Op 28 juni 2019 is in de Nieuwe Oogst een artikel verschenen van Koen van Wijk. Hierin wordt beschreven hoe het aanbrengen van een laagje klei op veengrond de bodem stabieler maakt:
Een half jaar na het aanbrengen van een laagje klei op de veengrond van Marinus de Vries zagen belangstellenden donderdagmiddag hoe dit heeft uitgepakt. De pilot ‘Klei in veen’ bij de melkveehouder in Stolwijk heeft al veel nieuwe kennis opgeleverd.
‘De klei vermengt zich sneller met het veen dan verwacht.
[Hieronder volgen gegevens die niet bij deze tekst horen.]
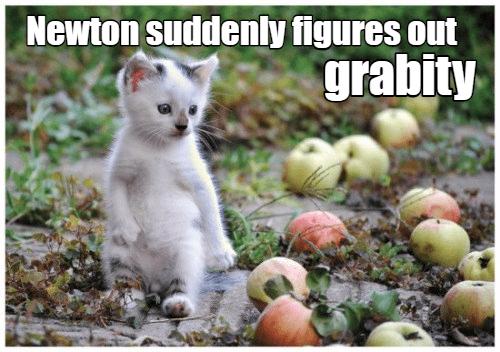 Funny cat meme of kitten named Newton learning about gravity.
Alleen waar het dikker is aangebracht, ligt nog wat klei in het gras’, vertelt projectbegeleider Maaike van Agtmaal van het
Louis Bolk Instituut. ‘De klei die in januari is uitgestrooid, is in de bodem gekomen dankzij eerst vorstwerking en vervolgens inspoeling. Ook draagt de activiteit van wormen hieraan bij.’
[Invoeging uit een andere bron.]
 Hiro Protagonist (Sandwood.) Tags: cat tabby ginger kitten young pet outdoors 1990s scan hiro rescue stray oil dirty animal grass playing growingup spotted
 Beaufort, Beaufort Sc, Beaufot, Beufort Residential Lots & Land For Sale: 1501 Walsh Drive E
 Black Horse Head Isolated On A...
De pilot ‘Klei in veen’ is gestart met als doel de veenbodem stabieler te maken en dus beter bestand tegen bodemdaling. De techniek is mogelijk een oplossing voor dit probleem. In de pilot zijn 24 proefveldjes van 1 vierkante meter aangelegd waar verschillende hoeveelheden en soorten klei zijn aangebracht, zodat het effect van veel of weinig klei kon worden gemeten.
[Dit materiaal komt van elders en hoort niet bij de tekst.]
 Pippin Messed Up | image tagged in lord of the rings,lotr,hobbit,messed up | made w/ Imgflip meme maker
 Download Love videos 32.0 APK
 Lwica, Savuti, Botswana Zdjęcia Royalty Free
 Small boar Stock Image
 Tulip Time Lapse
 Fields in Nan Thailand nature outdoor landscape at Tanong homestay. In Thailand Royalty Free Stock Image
‘We hebben nu bodemmonsters genomen die we de komende weken onderzoeken in het laboratorium. Door het meten van de vrijkomende CO2 uit de monsters kunnen we zien in hoeverre de veenafbraak is verminderd. We zien nu al dat het effect per kleisoort verschilt.’
De pilot is een onderdeel van de Proeftuin Krimpenerwaard en wordt uitgevoerd door het Louis Bolk Instituut, Marinus de Vries en Loonbedrijf De Vries in Stolwijk.